Ring-ditch, Woodlands, Co. Kildare
Co. Kildare |
Ritual/Ceremonial
In the townland of Woodlands in Co. Kildare, there is a monument that no longer exists in any physical sense, and arguably had not existed in any visible form for decades before it was finally erased entirely. What survives is a single aerial photograph, reference GB91.DX.09, showing the ghostly outline of a ring-ditch emerging from a cultivated field as a cropmark, the kind of faint circular shadow that ripening grain occasionally betrays when the soil beneath holds traces of an ancient ditch.

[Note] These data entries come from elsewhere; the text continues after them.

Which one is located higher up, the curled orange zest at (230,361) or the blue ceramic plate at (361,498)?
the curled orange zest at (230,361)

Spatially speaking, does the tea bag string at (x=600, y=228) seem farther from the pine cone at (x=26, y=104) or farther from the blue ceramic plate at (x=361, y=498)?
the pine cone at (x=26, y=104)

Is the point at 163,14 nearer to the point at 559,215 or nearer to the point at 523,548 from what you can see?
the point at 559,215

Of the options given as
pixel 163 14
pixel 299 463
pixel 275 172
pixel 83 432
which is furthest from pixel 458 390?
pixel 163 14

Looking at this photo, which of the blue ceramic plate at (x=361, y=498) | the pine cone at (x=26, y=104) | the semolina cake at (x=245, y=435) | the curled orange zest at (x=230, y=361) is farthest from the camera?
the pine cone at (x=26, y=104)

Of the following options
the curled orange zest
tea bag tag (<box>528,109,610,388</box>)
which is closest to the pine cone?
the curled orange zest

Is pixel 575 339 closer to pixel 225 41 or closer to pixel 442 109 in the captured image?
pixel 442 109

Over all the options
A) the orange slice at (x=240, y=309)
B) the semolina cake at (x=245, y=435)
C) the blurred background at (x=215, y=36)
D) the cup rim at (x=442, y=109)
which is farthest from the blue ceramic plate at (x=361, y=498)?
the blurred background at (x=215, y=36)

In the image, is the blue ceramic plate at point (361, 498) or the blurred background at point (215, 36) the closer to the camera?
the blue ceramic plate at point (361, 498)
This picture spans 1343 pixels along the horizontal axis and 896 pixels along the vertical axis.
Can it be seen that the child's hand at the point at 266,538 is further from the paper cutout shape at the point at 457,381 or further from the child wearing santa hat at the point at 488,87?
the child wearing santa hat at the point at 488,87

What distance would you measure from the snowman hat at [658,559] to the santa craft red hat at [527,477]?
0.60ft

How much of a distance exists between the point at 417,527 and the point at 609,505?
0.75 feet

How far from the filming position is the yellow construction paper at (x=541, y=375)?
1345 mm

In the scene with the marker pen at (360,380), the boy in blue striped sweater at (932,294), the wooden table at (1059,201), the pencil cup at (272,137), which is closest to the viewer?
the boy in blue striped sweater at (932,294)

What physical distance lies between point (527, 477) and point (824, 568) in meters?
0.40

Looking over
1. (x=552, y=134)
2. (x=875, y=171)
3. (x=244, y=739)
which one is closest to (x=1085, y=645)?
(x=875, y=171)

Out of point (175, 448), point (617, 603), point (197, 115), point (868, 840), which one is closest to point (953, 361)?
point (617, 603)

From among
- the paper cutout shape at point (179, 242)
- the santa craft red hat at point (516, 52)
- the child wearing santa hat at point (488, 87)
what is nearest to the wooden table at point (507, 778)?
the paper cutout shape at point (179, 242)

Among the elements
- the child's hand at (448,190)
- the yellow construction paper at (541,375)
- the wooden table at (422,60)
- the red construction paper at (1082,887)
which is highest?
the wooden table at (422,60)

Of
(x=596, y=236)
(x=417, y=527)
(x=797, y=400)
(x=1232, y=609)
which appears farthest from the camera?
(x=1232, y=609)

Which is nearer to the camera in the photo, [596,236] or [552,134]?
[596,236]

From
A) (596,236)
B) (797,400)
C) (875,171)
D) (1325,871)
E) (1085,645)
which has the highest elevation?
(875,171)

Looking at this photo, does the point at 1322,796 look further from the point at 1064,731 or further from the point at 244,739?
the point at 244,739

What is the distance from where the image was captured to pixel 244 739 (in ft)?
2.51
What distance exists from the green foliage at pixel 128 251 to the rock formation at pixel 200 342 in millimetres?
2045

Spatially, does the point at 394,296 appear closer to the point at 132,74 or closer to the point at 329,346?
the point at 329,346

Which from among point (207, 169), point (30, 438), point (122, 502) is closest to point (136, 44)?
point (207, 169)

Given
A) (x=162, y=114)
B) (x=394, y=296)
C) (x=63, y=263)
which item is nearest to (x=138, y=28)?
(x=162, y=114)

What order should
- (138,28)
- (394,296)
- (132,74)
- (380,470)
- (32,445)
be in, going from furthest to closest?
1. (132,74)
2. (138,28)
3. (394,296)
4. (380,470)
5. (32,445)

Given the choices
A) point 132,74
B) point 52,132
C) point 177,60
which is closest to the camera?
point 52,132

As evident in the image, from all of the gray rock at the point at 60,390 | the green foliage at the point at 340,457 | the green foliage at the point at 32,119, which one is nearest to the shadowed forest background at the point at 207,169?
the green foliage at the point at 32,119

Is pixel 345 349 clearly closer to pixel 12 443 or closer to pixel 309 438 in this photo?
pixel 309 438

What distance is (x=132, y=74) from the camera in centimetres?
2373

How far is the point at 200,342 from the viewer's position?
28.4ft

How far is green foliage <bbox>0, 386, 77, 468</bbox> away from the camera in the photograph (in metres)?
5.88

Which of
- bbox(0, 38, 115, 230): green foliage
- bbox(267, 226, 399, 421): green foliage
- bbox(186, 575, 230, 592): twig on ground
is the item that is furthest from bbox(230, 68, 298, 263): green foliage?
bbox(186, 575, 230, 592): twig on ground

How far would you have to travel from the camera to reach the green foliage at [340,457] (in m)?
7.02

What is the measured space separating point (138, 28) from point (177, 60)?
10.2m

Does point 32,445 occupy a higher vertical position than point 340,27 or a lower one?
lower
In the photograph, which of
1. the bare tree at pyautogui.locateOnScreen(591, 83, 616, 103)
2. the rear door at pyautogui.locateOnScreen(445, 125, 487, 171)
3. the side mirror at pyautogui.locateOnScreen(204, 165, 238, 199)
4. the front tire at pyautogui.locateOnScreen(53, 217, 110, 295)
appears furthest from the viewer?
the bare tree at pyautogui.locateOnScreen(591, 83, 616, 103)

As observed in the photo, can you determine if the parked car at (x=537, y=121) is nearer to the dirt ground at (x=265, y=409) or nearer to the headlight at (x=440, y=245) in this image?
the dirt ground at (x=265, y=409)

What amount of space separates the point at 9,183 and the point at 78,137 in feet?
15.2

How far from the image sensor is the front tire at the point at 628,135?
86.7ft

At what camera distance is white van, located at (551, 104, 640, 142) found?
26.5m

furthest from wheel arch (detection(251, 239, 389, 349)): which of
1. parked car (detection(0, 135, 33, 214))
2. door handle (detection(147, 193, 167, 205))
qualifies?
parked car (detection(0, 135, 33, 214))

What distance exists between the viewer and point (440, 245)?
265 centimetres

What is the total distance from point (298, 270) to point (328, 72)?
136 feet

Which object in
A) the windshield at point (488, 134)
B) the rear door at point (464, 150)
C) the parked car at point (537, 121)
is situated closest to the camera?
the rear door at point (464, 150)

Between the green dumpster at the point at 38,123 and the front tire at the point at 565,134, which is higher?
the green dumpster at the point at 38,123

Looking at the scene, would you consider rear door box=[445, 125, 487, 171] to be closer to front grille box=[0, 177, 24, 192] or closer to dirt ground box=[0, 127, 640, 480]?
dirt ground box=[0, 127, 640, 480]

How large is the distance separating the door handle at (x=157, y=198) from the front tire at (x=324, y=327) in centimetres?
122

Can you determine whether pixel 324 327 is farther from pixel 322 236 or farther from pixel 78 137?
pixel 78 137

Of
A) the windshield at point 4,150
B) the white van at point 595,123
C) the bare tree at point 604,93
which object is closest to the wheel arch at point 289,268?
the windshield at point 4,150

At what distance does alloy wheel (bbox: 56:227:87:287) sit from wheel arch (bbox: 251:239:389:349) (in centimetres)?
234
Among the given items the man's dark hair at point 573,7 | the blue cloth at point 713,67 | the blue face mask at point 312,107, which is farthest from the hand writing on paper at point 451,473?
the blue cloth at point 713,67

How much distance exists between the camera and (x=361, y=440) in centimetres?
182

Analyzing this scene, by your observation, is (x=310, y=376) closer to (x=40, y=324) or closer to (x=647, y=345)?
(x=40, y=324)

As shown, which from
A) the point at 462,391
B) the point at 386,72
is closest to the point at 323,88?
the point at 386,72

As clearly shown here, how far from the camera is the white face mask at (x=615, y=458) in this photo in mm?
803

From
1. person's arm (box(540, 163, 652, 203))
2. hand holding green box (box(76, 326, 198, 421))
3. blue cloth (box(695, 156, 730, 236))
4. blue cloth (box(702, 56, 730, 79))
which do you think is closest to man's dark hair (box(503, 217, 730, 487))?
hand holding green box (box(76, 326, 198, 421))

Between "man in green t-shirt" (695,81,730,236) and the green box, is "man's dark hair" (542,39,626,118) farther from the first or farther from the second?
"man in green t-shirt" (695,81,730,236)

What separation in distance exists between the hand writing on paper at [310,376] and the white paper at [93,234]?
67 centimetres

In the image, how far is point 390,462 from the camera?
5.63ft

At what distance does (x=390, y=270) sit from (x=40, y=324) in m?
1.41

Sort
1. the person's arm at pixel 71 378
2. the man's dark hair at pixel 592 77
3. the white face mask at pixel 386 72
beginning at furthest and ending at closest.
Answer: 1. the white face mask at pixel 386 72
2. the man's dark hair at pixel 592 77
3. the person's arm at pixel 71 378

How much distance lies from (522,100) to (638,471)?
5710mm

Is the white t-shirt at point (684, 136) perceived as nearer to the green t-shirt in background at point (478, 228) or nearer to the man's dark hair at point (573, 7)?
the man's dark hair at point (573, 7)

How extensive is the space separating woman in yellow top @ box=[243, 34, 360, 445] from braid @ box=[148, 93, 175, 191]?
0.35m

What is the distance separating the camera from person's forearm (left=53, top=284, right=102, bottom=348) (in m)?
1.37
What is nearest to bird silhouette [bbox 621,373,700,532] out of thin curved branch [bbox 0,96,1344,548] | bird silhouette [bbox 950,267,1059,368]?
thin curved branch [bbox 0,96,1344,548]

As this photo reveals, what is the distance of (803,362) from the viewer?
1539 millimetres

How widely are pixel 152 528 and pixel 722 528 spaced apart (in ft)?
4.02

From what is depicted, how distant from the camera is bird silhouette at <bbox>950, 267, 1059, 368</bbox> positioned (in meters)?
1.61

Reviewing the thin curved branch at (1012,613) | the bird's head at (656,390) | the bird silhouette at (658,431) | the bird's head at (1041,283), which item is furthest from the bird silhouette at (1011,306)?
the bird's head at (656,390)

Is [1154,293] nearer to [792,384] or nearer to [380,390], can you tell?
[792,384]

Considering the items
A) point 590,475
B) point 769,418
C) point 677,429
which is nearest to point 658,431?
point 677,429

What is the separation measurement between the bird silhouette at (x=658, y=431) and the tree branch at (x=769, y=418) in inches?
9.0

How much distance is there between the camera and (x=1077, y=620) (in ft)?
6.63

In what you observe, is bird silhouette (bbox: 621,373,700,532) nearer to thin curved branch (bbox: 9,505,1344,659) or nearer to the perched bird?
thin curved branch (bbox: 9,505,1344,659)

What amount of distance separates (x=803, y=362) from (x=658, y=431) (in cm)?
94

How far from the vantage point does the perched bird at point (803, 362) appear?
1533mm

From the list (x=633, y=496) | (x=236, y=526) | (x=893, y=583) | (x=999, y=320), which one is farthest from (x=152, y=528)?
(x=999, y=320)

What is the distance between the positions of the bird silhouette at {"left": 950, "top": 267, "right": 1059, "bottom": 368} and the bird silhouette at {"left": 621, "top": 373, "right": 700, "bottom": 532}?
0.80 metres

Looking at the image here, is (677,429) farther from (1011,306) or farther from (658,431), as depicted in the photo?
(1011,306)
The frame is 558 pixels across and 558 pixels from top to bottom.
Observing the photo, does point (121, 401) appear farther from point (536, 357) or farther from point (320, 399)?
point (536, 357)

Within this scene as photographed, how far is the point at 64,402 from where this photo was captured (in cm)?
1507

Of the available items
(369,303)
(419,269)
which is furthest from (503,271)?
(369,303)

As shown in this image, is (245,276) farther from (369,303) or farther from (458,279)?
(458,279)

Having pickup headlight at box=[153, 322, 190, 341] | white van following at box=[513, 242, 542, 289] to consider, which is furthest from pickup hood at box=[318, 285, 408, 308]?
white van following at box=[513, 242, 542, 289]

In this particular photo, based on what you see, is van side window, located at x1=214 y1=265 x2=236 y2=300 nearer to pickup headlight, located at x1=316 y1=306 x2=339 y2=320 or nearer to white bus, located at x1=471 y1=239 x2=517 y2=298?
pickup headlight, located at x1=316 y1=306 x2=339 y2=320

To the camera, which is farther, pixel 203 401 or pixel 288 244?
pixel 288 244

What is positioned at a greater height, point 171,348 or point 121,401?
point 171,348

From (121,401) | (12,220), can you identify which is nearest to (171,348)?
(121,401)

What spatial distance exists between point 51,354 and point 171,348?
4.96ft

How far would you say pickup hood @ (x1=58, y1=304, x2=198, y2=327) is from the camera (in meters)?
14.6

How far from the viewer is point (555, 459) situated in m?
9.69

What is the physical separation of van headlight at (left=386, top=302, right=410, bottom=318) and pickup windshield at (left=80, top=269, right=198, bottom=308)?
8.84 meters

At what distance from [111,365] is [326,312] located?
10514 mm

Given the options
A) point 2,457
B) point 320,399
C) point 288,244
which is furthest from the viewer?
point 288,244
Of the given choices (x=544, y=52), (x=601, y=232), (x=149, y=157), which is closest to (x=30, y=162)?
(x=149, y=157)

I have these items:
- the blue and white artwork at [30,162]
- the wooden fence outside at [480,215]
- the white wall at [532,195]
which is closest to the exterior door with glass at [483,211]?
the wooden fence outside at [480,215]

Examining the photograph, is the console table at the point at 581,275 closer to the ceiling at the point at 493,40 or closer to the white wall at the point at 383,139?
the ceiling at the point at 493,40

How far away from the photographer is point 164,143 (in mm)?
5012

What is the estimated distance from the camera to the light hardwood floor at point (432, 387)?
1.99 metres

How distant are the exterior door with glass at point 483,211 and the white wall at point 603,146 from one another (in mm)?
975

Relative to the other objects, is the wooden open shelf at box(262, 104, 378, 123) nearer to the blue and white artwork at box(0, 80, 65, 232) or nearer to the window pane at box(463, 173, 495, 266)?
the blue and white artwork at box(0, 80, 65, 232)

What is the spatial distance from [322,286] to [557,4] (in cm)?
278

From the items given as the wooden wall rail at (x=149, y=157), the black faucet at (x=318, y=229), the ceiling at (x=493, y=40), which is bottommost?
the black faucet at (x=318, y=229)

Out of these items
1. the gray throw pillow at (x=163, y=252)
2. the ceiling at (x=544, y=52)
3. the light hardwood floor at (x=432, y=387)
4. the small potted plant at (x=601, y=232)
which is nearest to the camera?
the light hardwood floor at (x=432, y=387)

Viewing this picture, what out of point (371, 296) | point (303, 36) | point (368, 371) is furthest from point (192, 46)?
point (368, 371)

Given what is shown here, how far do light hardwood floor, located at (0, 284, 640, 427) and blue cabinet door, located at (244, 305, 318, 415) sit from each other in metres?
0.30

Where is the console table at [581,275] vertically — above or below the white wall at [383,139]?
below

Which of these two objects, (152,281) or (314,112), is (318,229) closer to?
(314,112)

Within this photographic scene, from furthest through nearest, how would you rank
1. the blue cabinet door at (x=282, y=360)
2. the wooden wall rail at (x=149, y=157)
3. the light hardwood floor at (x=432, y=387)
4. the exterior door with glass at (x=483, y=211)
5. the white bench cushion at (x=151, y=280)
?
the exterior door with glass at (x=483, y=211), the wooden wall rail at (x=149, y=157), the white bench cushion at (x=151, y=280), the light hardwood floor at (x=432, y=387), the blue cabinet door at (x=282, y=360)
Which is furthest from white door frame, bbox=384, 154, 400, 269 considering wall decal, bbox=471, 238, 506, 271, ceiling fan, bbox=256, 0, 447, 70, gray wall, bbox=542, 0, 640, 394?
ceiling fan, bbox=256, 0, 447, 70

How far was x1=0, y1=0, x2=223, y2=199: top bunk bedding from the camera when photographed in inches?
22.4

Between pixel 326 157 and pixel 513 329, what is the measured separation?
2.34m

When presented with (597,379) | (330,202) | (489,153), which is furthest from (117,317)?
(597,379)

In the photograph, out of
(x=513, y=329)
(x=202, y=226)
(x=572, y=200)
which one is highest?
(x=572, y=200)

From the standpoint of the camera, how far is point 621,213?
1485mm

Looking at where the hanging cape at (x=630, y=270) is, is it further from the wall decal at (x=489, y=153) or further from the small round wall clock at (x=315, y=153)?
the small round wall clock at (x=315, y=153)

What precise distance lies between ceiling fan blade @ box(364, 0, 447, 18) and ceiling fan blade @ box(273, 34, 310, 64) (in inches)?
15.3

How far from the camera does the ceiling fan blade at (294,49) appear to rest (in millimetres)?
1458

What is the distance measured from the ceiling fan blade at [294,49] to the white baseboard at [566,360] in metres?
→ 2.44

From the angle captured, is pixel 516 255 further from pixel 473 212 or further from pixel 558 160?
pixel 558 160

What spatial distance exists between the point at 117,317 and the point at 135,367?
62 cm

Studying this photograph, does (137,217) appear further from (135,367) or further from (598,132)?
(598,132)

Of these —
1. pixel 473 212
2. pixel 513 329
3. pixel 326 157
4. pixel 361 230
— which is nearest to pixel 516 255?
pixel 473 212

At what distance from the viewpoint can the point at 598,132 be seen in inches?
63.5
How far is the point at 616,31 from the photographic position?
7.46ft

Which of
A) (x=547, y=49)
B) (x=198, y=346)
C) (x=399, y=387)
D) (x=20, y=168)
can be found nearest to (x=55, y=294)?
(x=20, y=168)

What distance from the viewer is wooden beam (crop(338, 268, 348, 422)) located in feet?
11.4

A ring-ditch is generally understood to be the buried remnant of a circular trench, often all that remains of a Bronze Age funerary mound after centuries of agricultural levelling have removed the raised earthwork above it. This particular example was identified in 1991 by Dr. Gillian Barrett during an aerial photographic survey. The photograph captured not just the ring-ditch but also a curvilinear enclosure immediately to its east, the two monuments lying in close proximity in what had already, by that point, become a ploughed-flat landscape. Neither feature was visible at ground level; both had been reduced to subsoil traces readable only from the air, under the right conditions of crop growth and light.
Sometime between 2000 and 2005, quarrying activity destroyed both monuments entirely. Whatever stratigraphic information the buried ditches might have held, whatever finds or organic material might have been preserved within them, is now gone. What remains is the 1991 photograph and the record it generated, a document of something that was already barely there when the camera caught it.